My favorite communities to find gigs and jobs in photography, website design, social media are :
- Dreamers // Doers: Jobs + Gigs
- Ladies Get Paid Slack Channel, jobs_gigs_collabs section
- Power To Fly
- Tech Ladies
- Creative Mornings Job Board
Note that while you can find companies from these national orgs, you might need to seek out small corners in your own city. Speak to bloggers/ influencers / creatives in your area about those tiny pockets that you might not be able to find with Google.
2. Search and email
Google is the most powerful search engine but it's not always easy to understand how to find specific communities you may be looking for. There are a couple ways you can effecitvely and efficiently reach out to people. Some ideas here:
- Find hubs of small businesses that could be interested in working with you. Say you are a product photographer. Find WeWork equivalent places in your city that list their tenants and can offer you a list of clients to reach out to. For example, in Philly, The Bok Building lists the people who took up offices in the building. With a quick Google search, you can get in touch with them to pitch your services. Find the hub, and then find the 'tenants'.

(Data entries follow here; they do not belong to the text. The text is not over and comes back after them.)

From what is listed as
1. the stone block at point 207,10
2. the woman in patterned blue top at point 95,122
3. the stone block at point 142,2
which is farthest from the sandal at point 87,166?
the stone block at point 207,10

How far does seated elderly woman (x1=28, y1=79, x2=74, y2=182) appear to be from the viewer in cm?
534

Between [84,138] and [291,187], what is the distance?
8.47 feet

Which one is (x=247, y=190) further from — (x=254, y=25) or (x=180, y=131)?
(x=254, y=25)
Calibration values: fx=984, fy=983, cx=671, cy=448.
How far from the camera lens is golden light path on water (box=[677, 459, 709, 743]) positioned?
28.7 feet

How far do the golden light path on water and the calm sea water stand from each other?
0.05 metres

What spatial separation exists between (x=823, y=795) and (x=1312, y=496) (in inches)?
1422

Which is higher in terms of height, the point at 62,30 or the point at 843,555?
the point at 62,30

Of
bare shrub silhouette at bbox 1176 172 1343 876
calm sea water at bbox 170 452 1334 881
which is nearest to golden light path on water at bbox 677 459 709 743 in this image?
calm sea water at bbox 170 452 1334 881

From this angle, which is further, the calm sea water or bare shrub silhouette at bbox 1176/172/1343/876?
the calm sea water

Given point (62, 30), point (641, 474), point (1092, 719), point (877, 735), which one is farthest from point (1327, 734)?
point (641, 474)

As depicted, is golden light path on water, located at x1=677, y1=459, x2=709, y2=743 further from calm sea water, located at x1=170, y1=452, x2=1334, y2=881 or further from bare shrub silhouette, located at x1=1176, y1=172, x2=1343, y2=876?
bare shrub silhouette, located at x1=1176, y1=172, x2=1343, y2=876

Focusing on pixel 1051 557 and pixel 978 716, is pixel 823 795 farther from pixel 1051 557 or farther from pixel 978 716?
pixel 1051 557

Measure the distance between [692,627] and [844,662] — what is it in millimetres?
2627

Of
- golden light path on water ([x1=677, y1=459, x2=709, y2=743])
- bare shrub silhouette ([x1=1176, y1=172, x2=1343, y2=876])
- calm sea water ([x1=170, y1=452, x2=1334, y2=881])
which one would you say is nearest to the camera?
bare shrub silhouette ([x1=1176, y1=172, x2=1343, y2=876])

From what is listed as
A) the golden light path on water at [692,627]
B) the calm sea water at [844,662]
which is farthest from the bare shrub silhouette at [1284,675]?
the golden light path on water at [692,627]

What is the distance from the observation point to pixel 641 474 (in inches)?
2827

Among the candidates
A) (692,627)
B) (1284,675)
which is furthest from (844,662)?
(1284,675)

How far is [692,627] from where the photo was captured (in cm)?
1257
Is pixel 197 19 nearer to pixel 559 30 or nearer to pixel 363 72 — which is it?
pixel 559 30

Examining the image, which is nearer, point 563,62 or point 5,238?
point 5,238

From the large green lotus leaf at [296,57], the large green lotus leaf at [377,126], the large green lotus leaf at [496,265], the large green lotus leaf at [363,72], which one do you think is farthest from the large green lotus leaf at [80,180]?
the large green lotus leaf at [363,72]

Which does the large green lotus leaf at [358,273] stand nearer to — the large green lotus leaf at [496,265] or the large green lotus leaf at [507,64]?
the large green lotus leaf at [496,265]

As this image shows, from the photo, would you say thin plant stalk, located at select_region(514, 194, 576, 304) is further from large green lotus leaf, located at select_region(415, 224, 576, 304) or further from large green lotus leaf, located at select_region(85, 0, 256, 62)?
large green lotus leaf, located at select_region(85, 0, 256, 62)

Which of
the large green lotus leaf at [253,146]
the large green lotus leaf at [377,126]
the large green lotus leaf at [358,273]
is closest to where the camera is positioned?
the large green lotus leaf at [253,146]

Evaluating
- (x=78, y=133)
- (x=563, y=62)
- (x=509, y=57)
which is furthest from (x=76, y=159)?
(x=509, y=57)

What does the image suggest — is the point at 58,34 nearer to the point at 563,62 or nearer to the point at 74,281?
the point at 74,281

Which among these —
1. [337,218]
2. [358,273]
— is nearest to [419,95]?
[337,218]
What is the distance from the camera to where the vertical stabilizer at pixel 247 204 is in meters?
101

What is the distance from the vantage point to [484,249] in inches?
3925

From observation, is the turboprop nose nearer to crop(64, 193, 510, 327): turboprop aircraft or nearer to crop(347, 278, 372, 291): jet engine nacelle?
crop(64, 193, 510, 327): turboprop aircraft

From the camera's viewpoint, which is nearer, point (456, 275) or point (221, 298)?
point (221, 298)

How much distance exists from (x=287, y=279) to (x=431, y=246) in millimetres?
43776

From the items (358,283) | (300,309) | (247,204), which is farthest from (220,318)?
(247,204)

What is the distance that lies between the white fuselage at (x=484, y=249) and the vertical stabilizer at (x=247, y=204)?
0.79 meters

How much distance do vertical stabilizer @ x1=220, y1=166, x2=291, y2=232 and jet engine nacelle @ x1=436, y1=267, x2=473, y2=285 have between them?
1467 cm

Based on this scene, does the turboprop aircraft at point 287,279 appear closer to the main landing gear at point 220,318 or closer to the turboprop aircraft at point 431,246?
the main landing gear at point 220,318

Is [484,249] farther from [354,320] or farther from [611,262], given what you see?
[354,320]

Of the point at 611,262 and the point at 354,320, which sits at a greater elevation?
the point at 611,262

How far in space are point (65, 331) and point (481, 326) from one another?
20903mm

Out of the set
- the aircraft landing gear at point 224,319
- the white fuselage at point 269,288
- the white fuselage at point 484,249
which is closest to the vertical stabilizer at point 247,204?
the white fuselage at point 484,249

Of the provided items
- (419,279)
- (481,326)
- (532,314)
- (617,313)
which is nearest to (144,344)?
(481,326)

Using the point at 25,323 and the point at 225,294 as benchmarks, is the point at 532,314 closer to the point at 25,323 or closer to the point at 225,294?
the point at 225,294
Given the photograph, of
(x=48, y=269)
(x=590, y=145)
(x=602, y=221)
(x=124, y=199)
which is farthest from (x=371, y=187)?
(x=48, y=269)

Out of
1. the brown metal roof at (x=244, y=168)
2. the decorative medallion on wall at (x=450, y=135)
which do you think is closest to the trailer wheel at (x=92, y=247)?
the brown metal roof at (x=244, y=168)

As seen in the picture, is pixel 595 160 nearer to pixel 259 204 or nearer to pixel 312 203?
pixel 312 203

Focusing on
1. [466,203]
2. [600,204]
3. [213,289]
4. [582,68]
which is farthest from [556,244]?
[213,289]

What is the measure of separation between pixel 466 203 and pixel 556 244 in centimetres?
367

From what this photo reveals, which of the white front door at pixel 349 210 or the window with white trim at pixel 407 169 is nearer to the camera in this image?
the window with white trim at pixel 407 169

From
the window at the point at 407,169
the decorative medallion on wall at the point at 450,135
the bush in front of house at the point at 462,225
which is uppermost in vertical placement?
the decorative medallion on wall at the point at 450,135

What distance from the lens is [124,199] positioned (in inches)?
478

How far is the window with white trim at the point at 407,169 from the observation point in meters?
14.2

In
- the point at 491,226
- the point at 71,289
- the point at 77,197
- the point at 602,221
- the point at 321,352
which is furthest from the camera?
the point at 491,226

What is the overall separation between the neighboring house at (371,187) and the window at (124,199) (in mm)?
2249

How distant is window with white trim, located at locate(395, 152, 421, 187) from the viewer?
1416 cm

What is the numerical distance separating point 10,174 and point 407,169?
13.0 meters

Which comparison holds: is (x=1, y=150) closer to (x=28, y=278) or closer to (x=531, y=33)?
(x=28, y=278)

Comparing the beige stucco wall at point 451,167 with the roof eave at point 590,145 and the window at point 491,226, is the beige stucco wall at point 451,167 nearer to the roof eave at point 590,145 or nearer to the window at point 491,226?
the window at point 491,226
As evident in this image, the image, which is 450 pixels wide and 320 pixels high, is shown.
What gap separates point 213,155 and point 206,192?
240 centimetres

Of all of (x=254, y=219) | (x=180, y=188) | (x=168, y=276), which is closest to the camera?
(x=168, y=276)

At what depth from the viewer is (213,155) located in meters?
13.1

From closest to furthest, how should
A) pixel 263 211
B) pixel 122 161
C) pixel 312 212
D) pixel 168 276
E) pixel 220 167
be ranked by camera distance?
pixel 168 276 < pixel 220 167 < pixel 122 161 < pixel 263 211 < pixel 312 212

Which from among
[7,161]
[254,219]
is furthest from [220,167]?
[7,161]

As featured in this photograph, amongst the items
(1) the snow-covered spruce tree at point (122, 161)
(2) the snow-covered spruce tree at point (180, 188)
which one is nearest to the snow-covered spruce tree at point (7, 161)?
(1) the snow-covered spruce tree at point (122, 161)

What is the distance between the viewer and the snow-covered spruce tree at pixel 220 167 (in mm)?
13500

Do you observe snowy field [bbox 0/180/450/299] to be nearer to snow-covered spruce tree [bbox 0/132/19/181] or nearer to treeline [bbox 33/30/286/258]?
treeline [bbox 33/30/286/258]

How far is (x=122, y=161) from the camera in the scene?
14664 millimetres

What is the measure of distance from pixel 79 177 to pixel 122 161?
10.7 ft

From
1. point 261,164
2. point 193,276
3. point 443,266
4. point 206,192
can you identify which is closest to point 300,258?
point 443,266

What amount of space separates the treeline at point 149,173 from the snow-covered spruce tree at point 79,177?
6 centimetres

- Pick a busy, trendy street in your city via Google Maps and reach out to every commercial space. If you'd like to do social media, or collaborate with boutiques in your city, you first have to know where to find the boutiques. After you find a couple streets, you can begin to build your outreach list. You can search for "boutique" on the Google Maps or simply peruse a really busy area to see which businesses have shops there. This may not be the end, but a starting point.
- Find businesses on Instagram through the drop-down option. This doesn't work always, but when it works, it works. First, find a small business, and then click the little down arrow next to the "Follow" button for Insta to recommend you more similar users. Now you can also quickly access their emails to .reach out and disucss opporutnties.
3. Instagram direct message
Similarly to search and email, Instagram is a fantastic place to send out dozens of job requests, especially to jobs that may not exist yet. Through the Instagram app, when you direct message a user, you can utilize their "Quick Replies" feature to create a short message that can be sent out to dozens of companies, fast. I say dozens because Instagram blocks you from "spamming" people and puts you into a little time out. So if you can find the email of the company, choose that, or understand that you might not be able to send more than 15 messages for every ~2-3 hours. When I send a message, especially about something visual like product photography, I always send some photo examples. (This is on every platform, including email, FB, etc.)
I definately try to A/B test this. I send a handful of messages one day where I list my price, and the next day I list a different price. Then I send some messages to "collaborate", or some messages saying I'd like to help with social media strategy. It's really just making sure you have a supply of businesses you can access and DM. And after you send a bunch of messages like this, Instagram will block your butt. 🤷🏻♀️ Don't freak out, this only lasts up to 24hours. And then you're ready to keep on sending more messages.
4. Go old school
Print flyers and add them to your local coffee shops, speak to people in your networking circles about what you do, connect with local shop owners through walk-ins, etc. Don't forget the power of simply stopping by a store and showcasing your character to them, even before your work. This one is an oldie but a goodie, because it connect you to your community which is often times, filled with some of your biggest future supporters.